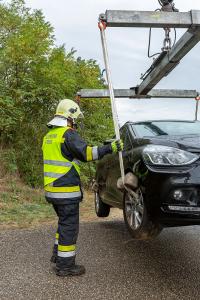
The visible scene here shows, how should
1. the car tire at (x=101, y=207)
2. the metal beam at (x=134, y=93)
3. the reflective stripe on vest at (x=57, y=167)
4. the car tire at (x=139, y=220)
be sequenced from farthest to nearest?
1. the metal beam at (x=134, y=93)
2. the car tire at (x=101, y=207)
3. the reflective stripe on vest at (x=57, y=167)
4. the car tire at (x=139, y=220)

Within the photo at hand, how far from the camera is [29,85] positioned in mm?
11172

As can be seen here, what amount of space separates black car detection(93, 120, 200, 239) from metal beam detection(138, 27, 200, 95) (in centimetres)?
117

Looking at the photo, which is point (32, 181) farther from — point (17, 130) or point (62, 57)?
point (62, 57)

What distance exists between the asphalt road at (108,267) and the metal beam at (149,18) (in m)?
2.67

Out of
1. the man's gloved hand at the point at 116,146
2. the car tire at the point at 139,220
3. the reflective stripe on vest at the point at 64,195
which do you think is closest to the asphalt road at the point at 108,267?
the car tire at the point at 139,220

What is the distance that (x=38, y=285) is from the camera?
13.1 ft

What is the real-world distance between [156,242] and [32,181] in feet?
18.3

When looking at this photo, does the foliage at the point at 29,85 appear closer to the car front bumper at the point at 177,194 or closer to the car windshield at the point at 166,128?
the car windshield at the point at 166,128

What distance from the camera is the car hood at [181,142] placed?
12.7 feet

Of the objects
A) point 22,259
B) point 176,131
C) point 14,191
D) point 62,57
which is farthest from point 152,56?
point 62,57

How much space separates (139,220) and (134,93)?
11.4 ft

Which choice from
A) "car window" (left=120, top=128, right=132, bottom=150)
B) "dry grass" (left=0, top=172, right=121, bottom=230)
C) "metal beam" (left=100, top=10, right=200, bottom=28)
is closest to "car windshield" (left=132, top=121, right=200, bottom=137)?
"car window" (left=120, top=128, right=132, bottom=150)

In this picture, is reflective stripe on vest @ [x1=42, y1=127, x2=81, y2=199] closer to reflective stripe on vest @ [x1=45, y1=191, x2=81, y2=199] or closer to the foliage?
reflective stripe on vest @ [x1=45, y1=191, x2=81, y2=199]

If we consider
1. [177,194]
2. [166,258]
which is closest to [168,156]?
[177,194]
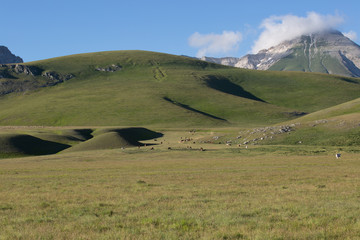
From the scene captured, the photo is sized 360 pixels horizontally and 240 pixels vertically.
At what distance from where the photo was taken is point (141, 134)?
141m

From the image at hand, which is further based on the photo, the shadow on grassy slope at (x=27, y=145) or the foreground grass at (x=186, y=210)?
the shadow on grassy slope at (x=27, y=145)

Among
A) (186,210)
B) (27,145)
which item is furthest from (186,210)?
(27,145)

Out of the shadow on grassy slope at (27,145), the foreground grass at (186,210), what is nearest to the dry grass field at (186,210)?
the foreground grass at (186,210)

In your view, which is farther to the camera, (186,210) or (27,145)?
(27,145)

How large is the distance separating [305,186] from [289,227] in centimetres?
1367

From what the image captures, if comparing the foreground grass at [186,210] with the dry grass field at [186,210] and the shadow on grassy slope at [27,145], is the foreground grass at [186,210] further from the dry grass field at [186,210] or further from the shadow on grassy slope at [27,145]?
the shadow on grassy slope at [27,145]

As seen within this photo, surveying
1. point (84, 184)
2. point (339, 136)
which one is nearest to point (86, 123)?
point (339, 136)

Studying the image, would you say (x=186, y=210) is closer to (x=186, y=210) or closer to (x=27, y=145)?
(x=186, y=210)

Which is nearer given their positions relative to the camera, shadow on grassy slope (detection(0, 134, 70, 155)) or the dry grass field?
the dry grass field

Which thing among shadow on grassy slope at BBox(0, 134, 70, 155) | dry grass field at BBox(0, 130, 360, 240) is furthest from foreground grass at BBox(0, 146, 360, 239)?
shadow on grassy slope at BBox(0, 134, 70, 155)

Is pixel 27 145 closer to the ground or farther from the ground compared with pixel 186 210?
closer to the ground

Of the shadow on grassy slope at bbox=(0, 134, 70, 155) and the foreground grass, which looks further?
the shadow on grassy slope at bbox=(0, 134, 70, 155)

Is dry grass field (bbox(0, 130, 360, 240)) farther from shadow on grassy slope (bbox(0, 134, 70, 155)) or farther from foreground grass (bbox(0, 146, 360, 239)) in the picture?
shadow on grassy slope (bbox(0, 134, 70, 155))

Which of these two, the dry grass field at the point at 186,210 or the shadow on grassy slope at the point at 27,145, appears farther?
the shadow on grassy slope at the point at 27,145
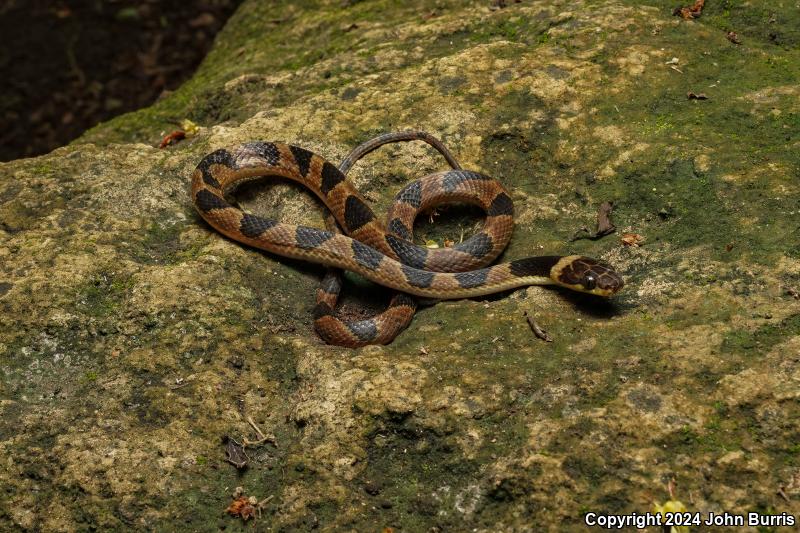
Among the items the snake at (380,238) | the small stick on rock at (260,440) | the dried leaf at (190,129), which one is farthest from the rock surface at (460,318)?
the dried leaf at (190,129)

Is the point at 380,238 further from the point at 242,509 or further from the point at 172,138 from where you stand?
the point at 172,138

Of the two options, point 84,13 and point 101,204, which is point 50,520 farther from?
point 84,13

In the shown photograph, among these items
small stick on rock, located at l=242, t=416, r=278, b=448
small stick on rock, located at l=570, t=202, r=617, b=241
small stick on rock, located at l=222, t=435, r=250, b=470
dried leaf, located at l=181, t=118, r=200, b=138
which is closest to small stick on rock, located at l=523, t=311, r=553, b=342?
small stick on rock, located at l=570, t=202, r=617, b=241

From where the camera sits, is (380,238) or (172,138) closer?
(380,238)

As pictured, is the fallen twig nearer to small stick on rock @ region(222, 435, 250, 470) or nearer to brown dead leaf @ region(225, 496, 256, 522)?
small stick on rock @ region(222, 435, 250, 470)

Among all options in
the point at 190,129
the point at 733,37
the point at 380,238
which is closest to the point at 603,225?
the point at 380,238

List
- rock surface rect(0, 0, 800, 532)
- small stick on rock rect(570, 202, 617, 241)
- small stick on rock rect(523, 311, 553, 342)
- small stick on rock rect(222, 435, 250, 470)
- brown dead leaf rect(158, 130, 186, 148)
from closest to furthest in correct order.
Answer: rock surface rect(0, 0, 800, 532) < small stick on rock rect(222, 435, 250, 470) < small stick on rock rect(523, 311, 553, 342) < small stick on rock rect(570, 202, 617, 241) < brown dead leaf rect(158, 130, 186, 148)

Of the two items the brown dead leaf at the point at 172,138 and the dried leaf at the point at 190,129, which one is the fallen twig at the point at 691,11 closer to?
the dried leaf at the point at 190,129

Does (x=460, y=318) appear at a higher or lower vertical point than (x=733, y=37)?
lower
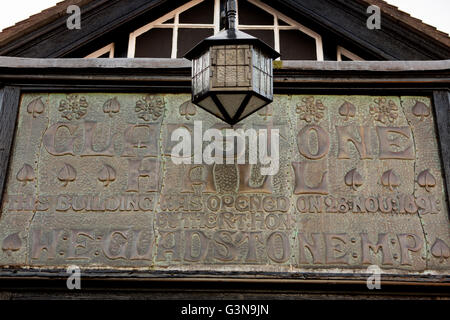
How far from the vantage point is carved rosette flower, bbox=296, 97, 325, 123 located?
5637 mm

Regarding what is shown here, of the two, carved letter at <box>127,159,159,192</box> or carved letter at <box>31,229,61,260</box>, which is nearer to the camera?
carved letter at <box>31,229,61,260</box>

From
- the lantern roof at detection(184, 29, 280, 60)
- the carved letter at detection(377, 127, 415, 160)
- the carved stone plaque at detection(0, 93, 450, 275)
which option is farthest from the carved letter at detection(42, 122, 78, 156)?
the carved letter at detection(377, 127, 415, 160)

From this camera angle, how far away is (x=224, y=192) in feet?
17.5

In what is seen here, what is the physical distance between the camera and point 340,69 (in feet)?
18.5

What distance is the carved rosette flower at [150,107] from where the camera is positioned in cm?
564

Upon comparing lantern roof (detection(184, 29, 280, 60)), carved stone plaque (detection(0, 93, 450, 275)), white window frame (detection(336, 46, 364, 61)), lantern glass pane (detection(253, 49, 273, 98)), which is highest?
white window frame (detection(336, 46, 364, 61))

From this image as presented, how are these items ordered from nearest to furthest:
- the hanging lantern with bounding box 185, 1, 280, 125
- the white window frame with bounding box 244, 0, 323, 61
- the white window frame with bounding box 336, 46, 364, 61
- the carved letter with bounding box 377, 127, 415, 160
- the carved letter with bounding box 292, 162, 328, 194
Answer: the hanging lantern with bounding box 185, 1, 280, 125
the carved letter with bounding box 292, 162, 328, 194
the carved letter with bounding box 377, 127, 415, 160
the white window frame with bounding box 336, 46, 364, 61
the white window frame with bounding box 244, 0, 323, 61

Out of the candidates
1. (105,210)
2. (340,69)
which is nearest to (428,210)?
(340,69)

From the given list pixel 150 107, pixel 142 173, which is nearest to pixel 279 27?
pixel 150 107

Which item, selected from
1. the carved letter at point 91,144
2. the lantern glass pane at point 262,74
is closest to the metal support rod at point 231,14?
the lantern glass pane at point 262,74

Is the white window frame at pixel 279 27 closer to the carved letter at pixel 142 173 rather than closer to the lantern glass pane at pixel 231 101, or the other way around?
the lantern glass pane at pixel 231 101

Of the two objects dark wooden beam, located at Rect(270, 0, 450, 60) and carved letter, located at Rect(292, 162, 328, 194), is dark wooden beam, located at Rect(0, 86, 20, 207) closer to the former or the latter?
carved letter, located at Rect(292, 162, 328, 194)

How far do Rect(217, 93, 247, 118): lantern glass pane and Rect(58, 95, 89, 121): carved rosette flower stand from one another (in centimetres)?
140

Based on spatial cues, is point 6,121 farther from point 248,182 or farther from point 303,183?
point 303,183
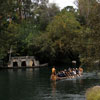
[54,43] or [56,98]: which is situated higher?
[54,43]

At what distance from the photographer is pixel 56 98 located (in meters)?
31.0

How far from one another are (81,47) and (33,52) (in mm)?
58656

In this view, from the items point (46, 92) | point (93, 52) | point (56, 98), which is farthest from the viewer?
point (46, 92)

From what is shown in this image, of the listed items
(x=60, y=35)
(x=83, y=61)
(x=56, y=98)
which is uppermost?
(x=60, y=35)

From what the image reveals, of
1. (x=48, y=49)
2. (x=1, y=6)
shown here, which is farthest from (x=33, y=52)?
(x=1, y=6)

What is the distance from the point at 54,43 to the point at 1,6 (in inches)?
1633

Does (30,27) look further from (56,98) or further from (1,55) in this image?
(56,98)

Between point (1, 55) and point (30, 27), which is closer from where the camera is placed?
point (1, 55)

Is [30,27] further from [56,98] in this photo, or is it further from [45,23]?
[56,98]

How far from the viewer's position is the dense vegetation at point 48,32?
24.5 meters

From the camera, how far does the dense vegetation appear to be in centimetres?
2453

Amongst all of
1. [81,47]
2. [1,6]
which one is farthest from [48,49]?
+ + + + + + +
Copy out the data word for word, starting at the line that contains "How far from the viewer's" and running through the end of the data, both ends included.

- ANSWER FOR THIS EXERCISE -
How far from the viewer's position is the dense vegetation at point 48,32?
24.5 meters

From the camera, how far does the dense vegetation appear to be in centimetres?
2453

Amongst all of
1. [81,47]
2. [1,6]
which one is farthest from [48,49]?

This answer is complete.